- **Dataset items**
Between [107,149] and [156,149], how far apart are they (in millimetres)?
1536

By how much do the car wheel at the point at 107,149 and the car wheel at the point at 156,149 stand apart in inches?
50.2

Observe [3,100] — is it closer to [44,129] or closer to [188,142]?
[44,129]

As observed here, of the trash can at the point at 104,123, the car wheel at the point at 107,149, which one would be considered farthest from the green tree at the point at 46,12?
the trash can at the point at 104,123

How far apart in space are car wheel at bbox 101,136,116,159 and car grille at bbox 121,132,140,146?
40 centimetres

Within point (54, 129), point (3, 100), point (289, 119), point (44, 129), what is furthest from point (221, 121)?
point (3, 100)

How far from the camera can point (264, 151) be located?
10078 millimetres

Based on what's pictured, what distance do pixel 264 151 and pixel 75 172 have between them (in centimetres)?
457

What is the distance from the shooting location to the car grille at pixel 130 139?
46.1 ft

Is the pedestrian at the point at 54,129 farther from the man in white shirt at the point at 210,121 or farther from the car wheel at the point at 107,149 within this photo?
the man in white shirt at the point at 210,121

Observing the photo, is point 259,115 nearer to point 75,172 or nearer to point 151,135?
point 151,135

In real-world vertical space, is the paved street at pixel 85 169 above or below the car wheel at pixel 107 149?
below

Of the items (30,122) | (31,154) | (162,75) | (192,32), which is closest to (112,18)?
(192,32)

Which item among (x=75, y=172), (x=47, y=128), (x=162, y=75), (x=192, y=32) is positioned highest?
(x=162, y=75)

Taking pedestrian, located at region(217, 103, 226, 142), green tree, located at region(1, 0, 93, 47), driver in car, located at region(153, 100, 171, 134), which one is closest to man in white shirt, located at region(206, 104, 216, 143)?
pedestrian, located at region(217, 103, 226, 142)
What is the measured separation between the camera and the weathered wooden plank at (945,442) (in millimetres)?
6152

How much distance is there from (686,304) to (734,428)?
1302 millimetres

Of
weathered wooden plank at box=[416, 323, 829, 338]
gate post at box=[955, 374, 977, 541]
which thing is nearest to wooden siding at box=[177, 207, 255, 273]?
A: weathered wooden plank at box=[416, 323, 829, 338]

- **Request**
Rewrite all of the rows above, changing every "car wheel" to "tire" and keeping everything else the same.

- **Finished task**
Between [107,149] and [156,149], how far apart are they (in millimetres)?
1536

By how much do the tire at the point at 107,149 and the tire at the point at 156,149 stand apart in inches?
50.2

Observe [3,100] — is it closer to [44,129] or closer to [188,142]?
[44,129]

As observed here, of the trash can at the point at 104,123, the tire at the point at 107,149, which one would be considered farthest from the green tree at the point at 46,12?
the trash can at the point at 104,123

How far apart in space are tire at bbox 101,136,116,159 and car grille at bbox 121,132,140,146?
40 centimetres

Within point (54, 129), point (3, 100), point (289, 119), point (44, 129), what is furthest from point (221, 121)?
point (3, 100)

How far from the camera can point (264, 151) be located?
10078 millimetres

Based on what's pictured, what distance do pixel 264 151 and pixel 75 172 have between them (in centimetres)?
457

What is the distance from the shooting location to the car grille at pixel 130 139?
46.1 ft

Is the pedestrian at the point at 54,129 farther from the man in white shirt at the point at 210,121 or farther from the tire at the point at 107,149 within this photo?
the man in white shirt at the point at 210,121

Observing the photo, is point 259,115 nearer to point 75,172 or nearer to point 151,135?
point 151,135

In real-world vertical space, is the paved street at pixel 85 169 above or below the tire at pixel 107 149?
below

Of the items (30,122) | (31,154) | (162,75) | (192,32), which is closest to (112,18)?
(192,32)

Which item among (x=75, y=172), (x=47, y=128), (x=162, y=75), (x=192, y=32) is positioned highest?
(x=162, y=75)

Taking pedestrian, located at region(217, 103, 226, 142), green tree, located at region(1, 0, 93, 47), driver in car, located at region(153, 100, 171, 134), which one is closest to man in white shirt, located at region(206, 104, 216, 143)?
pedestrian, located at region(217, 103, 226, 142)
What is the measured separation between the camera and the weathered wooden plank at (945,442) (in millimetres)?
6152

How much distance is there from (686,304) to (734,428)?
1302 millimetres

Of
weathered wooden plank at box=[416, 323, 829, 338]
gate post at box=[955, 374, 977, 541]
which thing is nearest to wooden siding at box=[177, 207, 255, 273]?
A: weathered wooden plank at box=[416, 323, 829, 338]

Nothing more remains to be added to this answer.